We’ve entered a time wholly unprecedented in U.S. history. The current populist movement is openly hostile to intellectual pursuit. Education, libraries, and media are all under attack as either serving no purpose, or worse, surving a purpose that is at odds with this New Populism.
Neil Gaiman has written (and spoken) extensively about the impact that reading and libraries have on his life. He is quoted as saying,
When you watch TV or see a film, you are looking at things happening to other people. Prose fiction is something you build up from twenty-six letters and a handful of punctuation marks, and you, and you alone, using your imagination, create a world, and people it and look out through other eyes. You get to feel things, visit places and worlds you would never otherwise know. You learn that everyone else out there is a me, as well. You’re being someone else, and when you return to your own world, you’re going to be slightly changed.
Empathy is a tool for building people into groups, for allowing us to function as more than self-obsessed individuals.
Combine this observation by Gaiman with the following article from the Washington Post entitled Donald Trump doesn’t read much. Being president probably wouldn’t change that. This article makes it clear that what little reading is done by our new President is usually in the form of magazines that feature his own image on the cover.

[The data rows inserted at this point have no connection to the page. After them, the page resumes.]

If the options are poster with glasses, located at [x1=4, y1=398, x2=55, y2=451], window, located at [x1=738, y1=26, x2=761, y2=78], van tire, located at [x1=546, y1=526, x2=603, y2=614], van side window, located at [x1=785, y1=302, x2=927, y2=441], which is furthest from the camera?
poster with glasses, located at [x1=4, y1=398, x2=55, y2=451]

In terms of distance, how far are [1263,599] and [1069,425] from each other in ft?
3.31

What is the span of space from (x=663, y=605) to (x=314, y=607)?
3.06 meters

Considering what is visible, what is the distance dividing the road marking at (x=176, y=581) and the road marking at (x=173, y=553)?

Trump’s desk is piled high with magazines, nearly all of them with himself on their covers, and each morning, he reviews a pile of printouts of news articles about himself that his secretary delivers to his desk. But there are no shelves of books in his office, no computer on his desk.
Trump has been accused of being a narcissist and, while not being exactly the opposite of empathetic it’s certainly close.
When reading is demonstrably unimportant to our leaders, we can be certain that the funding will be under attack. Put on your walking boots. Protest may be our only remaining recourse for saving books, learning, and libraries.